Entrevista com Marisa Lajolo
Professora das universidades Mackenzie e Unicamp fala sobre a história da literatura infantil no Brasil
Letra A • Quarta-feira, 30 de Março de 2016, 13:08:00
Por Natália Vieira
Quando e em que contexto a literatura infantojuvenil chega ao Brasil? Quais agentes contribuem para isso?
Começa-se a pensar em literatura infantil no mundo ocidental por volta do século XVII, XVIII . Datam destes remotos tempos as Fábulas de La Fontaine, As aventuras de Telêmaco , os contos de Grimm e de Perrault. Parece também que estes livros tinham outros leitores, além de crianças . Vale observar – a propósito, por exemplo, de As aventuras de Telêmaco (de Fenelon) uma curiosidade: o protagonista – Telêmaco – é filho de Ulisses, o herói da Odisseia (de Homero). Não lembra um pouco o recurso presente na história das filhas das princesas que protagonizam o nosso contemporâneo Ever after high? Até o final do século XIX era muito esporádica circulação de livros infantis no Brasil .
Como a literatura infantojuvenil no Brasil passa a ter produções realizadas no país?
Costuma-se assinalar o ano de 1894 – data da publicação de Contos da Carochinha ( de Figueiredo Pimentel) como a data de início da produção brasileira de livros para crianças e jovens, muito embora um pouco antes o educador Carlos Jansen tenha se dedicado a traduzir e adaptar clássicos europeus para o público brasileiro. Ou seja, não é monopólio de nossos dias a presença de traduções e adaptações nas mãos de jovens leitores, não é mesmo?

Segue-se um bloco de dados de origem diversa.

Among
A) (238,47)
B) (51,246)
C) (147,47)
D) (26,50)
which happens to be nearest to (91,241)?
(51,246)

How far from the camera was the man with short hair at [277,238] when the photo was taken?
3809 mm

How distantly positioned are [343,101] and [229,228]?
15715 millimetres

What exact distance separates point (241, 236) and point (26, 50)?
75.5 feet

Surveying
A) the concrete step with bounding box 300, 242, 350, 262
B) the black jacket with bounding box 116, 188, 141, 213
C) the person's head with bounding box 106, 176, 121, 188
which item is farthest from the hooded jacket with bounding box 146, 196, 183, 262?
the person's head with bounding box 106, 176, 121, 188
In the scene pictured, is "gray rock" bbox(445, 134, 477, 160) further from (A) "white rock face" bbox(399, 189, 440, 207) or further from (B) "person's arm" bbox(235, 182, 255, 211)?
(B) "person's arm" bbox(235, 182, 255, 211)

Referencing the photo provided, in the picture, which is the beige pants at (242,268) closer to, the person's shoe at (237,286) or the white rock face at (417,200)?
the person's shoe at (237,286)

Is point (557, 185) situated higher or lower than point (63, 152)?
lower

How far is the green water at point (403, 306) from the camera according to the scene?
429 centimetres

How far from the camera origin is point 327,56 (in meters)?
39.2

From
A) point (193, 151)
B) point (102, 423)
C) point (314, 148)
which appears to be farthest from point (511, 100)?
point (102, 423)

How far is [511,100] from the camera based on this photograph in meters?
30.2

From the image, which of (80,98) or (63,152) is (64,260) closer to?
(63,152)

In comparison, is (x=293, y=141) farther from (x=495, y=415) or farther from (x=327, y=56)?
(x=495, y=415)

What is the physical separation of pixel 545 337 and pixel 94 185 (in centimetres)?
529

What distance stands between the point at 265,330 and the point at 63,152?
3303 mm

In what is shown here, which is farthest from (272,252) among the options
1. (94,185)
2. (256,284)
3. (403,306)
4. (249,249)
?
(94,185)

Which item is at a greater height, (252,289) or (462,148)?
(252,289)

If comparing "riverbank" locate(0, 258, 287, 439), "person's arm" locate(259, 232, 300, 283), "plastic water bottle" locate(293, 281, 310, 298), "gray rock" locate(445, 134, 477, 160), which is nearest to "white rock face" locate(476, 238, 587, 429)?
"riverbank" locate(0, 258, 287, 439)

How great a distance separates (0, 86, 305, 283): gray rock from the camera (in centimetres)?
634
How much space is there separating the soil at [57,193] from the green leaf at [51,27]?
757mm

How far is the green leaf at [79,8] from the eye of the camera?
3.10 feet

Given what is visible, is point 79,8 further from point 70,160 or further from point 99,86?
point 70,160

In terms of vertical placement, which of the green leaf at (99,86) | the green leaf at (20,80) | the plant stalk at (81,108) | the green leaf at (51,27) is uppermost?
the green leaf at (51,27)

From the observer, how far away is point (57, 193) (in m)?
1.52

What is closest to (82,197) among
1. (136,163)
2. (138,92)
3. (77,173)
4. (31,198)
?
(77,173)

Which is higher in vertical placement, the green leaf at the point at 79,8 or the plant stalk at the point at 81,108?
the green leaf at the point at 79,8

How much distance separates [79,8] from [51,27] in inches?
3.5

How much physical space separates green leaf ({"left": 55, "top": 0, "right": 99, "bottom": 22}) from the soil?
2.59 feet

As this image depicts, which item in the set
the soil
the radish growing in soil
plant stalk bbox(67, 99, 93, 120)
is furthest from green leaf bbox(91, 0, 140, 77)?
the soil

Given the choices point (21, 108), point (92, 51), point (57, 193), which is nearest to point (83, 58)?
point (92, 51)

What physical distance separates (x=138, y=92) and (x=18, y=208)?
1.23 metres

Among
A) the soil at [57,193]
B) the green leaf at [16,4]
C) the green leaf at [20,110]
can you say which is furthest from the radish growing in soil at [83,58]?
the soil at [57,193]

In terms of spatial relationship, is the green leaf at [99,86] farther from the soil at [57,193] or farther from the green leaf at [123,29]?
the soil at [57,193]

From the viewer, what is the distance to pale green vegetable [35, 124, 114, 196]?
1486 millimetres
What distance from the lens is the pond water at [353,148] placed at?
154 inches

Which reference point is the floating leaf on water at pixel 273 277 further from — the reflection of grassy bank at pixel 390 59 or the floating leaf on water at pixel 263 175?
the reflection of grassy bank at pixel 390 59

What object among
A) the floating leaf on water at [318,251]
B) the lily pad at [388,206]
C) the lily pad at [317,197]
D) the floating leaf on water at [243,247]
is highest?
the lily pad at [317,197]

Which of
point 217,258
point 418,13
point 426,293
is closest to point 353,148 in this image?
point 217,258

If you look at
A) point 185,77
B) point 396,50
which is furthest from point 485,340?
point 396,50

Como se dá hoje a relação entre literatura para crianças e jovens e escolas/educação no Brasil?
A escola é, sem dúvida, até hoje, a grande propagadora da literatura infantil. Há algum tempo o governo vem fornecendo às escolas acervos para bibliotecas e salas de leitura. Muitas vezes – para o bem e para o mal- a leitura literária faz parte dos deveres e de eventos escolares . Escritores visitam escolas e alunos escrevem cartas para os autores dos livros que leem. Além disso, parte considerável da produção contemporânea é muitas vezes inspiradas pelos temas transversais , o que - perigosamente- aproxima o livro literário do livro didático. Veja só: desde Monteiro Lobato, o mercado escolar foi irresistível para escritores infantis: vale a pena ler, por exemplo, Aritmética da Emília e Emília no país da gramática. Divertidíssimos!
Existem fases na literatura infantojuvenil no Brasil? Se sim, quais e como cada uma é caracterizada?
Dividir qualquer literatura em fases não é considerado – em estudos literários mais contemporâneos- perspectiva muito produtiva. No livro meu e de Regina Zilberman, publicado em 1982, tentamos fazer uma aproximação entre “ períodos” consagrados na história da literatura brasileira e a produção infantil. O resultado foi o livro Literatura infantil brasileira (história e histórias).
Que mudanças significativas aconteceram na literatura infantojuvenil brasileira nos últimos 30 anos?
Nos últimos anos a literatura brasileira voltada para crianças e jovens é o gênero de literatura brasileira mais reconhecido no exterior, de maior sucesso entre leitores e cuja produção só perde, em volume, para a produção do livro didático. Este tempo marca-se – além da presença de temática e linguagem bastante articuladas com a contemporaneidade- um espetacular desenvolvimento da dimensão visual dos livros. Não por acaso, o Brasil por três vezes recebeu o maior prêmio internacional para o gênero: Lygia Bojunga Nunes, Ana Maria Machado e Roger Melo foram contemplados com o prêmio Hans Christian Andersen. Não é pouco!
Considerando as novas formas de ler, que projeções você faz para o futuro da literatura infantil e juvenil no Brasil?
A inclusão da categoria livro infantil digital no Prêmio Jabuti de 2015 parece sinalizar o caráter pioneiro dos livros brasileiros para crianças na utilização da linguagem digital. Não creio que o ebook vá acabar com o livro impresso. Aposto na coexistência de ambos . E também ocorre o inverso: certos livros infantos impressos tematizam e textualizam elementos do mundo dos e-mails e outros recursos do mundo digital. Ou seja : a literatura infantil brasileira é poliglota!